Background Actually, patients with rheumatoid arthritis (RA) play a more active role in relation to his illness, and the choice of treatment. The patient’s personality can be an important part in this process. Few studies associate medical characteristics of the patient with prognosis and treatment. However, for the evaluation of RA using self-administered questionnaires (eg HAQ) or the patient’s own assessment (DAS28), which are being influenced by patient characteristics such as personality.

Objectives To evaluate the influence of personality factors in the type of treatment that patients receive.

Methods Multicenter study of a cohort of patients with RA, with a crossover design. We selected patients diagnosed RA of recent onset in two hospitals, with a maximum follow-up of 18 months. All patients who consented completed a form that included general sociodemographic variables, the Eysenck Personality Questionnaire (EPQ-A), Locus of Control Health-related questionnaire (MHLC), and Beliefs and Self-statements about Pain questionnaire (PRCS / PRSS). Also collected measures of disease activity (DAS28 and CRP in the first year after diagnosis). Aggressive treatment was considered to have received more than two DMARDs, or Biological, during follow up. A descriptive analysis of the variables associated with more aggressive treatment and a logistic regression analysis to determine personality variables associated with treatment, adjusting for sociodemographic and clinical characteristics were performed.

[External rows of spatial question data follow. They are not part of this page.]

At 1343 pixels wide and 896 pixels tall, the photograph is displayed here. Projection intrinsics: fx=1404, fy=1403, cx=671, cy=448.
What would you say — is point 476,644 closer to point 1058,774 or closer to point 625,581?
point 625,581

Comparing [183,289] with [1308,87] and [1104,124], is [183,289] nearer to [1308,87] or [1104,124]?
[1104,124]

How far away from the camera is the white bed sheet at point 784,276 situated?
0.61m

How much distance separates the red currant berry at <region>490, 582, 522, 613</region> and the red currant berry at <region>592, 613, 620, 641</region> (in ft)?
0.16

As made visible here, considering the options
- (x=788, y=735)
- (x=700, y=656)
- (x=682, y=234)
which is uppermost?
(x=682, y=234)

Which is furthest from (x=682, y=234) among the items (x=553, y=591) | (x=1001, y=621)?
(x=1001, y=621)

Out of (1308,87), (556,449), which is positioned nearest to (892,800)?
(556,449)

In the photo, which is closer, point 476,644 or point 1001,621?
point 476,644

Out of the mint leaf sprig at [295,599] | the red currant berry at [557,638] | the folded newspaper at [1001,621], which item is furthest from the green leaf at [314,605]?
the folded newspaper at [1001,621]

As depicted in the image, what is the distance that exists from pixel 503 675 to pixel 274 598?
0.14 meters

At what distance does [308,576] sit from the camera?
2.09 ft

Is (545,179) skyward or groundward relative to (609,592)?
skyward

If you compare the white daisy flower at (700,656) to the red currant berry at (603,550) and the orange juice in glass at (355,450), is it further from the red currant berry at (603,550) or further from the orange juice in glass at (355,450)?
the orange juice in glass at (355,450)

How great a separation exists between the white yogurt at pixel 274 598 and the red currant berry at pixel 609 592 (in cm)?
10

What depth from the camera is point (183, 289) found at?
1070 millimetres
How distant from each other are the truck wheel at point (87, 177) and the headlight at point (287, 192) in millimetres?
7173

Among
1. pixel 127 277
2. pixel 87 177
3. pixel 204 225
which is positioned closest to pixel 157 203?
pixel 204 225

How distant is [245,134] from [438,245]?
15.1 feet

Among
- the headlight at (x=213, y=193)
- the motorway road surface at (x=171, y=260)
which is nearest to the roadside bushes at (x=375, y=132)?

Results A total of 176 RA patients were included in the study. 80% of the sample was women. The mean age was 55.7 ± 13.2 years. The 48.8% of the sample received aggressive treatment. The 50.89% of patients had high scores on extraversion, and 28.7% scored high in neuroticism. We do not found significant differences in age and sex related to aggressive treatment. We performed a multivariate logistic regression analysis, finding that the personality trait of neuroticism is the only predictor of receiving more aggressive treatment (p = 0.01, OR = 0.34).

Conclusions Patients with high scores on neuroticism are more worried, anxious and / or depressed, affecting their assessment of the disease and may influence the increased demand for therapeutic resources.